There’s also the issue of the actual mall escape sequence which feels very short and a waste of screen time. The hour and half picture has the majority of it’s running time, dealing with the animals in their cages and recalling their experiences before being caged. But Mike White can create soft and emotional moments that speaks to the pain of captivity, without delving into clichés. In fact one scene in particular towards the end, between Mack and Ivan is something really special and Bryan Cranston gives it his all.

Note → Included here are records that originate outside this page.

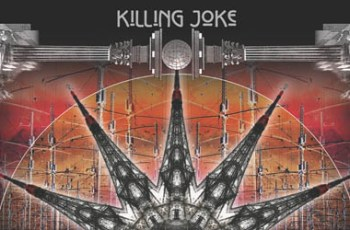 Killing Joke Pylon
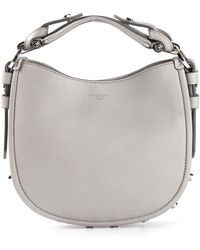 Givenchy Mini Obsedia Tote - Lyst
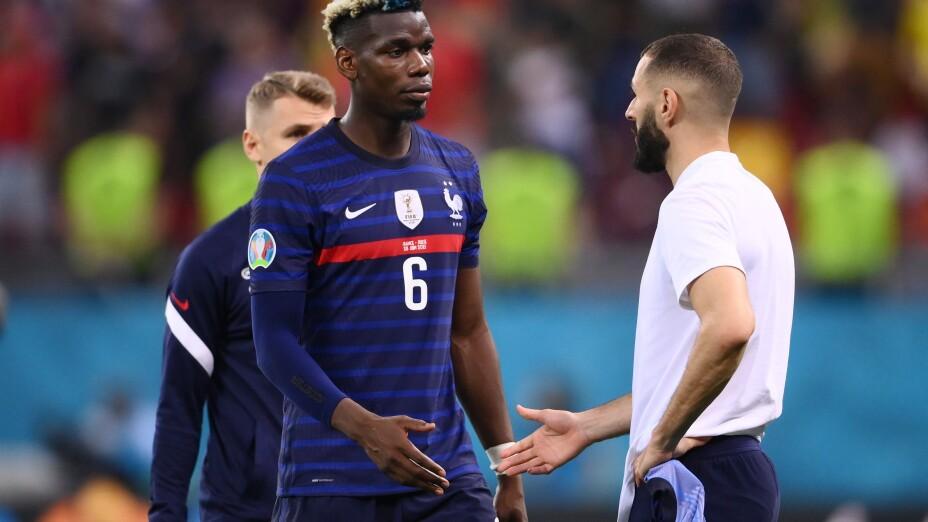Francia eliminada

“The One and Only Ivan” sticks to the Disney playbook of tragedy and redemption. It also begins to explore the human exploitation of animals and doesn’t shy away from showing the sadness that creeps into the lives of these creatures. That sadness is probably not a tone that’ll be appreciated by younger viewers who came for talking animals, but it’s one that gives the film more nuance than one had thought. When Ivan’s big scene of being an artist is revealed, the scene is played not for surprise or for laughs, but for poignancy and beauty. And wow is it beautiful.
I can’t help to think that the tale works better as a book, dedicated to understanding the hearts and minds of everyone in play. As a movie, it doesn’t show enough interest in the world it creates and when we finally learn the real-world inspiration for the feature during the end credits. It reveals a better story about animal concern that was passed over for the talking animal routine.
It’s a very gentle picture, without much in the way of dramatic escalation. Although the visuals are truly impressive and the story has an uplifting arc. I just don’t see it warranting a more than once watch. This is the one and only time I’ll be watching “The One and Only Ivan”.